ACTIVITY: Taking the line that contains "Q: Fraction of annotators marking young" as the first, copy exactly every line through the last line of the records, and nothing else.

AVAILABLE RECORDS:
• • •

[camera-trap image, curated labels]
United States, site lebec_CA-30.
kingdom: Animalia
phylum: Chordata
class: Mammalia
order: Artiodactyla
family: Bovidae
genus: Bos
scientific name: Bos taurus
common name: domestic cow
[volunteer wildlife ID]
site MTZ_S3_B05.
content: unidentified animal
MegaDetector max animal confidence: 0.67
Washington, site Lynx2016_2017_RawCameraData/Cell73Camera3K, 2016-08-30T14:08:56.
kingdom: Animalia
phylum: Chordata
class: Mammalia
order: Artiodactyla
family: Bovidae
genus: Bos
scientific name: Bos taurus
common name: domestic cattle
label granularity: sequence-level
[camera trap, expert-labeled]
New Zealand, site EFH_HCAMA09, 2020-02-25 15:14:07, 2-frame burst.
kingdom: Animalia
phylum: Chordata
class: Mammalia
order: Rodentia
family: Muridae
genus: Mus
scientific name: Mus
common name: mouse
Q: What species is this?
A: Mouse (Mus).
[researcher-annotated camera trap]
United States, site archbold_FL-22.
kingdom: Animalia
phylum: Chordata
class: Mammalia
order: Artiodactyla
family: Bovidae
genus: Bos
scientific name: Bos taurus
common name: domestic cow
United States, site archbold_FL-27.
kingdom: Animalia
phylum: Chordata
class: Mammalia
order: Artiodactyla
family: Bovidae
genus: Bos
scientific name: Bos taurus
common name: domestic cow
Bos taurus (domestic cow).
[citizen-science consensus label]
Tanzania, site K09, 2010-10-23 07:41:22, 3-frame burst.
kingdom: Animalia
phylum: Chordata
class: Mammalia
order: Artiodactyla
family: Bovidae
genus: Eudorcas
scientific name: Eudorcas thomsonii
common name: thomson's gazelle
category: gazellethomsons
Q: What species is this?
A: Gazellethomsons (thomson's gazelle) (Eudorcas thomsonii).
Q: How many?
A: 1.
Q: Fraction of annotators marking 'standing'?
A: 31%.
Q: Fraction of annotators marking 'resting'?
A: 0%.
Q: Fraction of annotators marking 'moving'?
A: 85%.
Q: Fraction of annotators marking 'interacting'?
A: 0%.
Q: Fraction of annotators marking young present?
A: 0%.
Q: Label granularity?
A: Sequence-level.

• • •

ANSWER TO THE EXERCISE:
Q: Fraction of annotators marking young present?
A: 0%.
Q: Label granularity?
A: Sequence-level.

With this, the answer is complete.